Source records

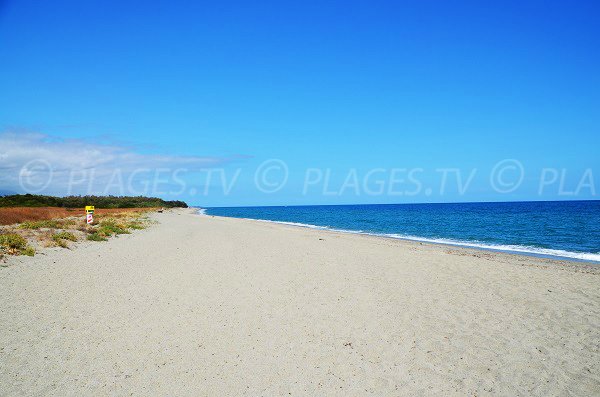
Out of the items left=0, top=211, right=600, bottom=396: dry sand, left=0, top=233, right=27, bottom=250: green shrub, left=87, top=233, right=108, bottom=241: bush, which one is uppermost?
left=0, top=233, right=27, bottom=250: green shrub

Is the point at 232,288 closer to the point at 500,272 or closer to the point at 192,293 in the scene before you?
the point at 192,293

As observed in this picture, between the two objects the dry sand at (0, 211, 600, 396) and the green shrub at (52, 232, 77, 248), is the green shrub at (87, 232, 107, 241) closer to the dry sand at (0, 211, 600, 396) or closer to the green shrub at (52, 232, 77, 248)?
the green shrub at (52, 232, 77, 248)

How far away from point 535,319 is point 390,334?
3.41 meters

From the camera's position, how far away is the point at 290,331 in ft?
22.6

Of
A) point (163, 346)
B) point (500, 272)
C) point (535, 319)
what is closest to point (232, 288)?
point (163, 346)

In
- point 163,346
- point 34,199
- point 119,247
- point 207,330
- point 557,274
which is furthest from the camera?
point 34,199

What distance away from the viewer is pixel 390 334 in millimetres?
6852

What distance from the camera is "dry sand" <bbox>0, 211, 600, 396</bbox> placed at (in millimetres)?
5094

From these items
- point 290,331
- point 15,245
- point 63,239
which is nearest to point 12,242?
point 15,245

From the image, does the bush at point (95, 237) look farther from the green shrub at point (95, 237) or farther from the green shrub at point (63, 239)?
the green shrub at point (63, 239)

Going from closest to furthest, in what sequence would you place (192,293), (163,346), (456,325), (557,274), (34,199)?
(163,346)
(456,325)
(192,293)
(557,274)
(34,199)

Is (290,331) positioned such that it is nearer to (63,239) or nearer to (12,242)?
(12,242)

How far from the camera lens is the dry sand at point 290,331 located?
5094 mm

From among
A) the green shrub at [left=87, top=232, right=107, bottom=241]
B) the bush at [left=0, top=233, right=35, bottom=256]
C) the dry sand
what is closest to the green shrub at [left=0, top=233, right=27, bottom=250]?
the bush at [left=0, top=233, right=35, bottom=256]
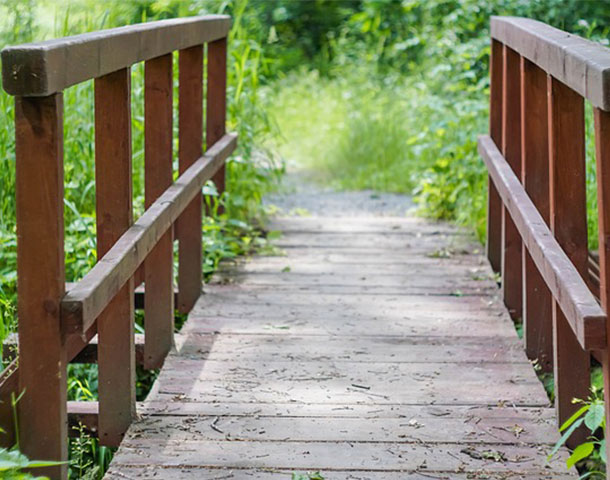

**Task description:** Return each line of the records that contains the string "right". Case counts.

**Exercise answer:**
Out of the items left=0, top=211, right=600, bottom=396: dry sand, left=0, top=233, right=27, bottom=250: green shrub, left=87, top=233, right=108, bottom=241: bush, which one is uppermost?
left=0, top=233, right=27, bottom=250: green shrub
A) the green shrub at [left=87, top=232, right=107, bottom=241]
B) the bush at [left=0, top=233, right=35, bottom=256]
what is closest to the green shrub at [left=0, top=233, right=27, bottom=250]?
the bush at [left=0, top=233, right=35, bottom=256]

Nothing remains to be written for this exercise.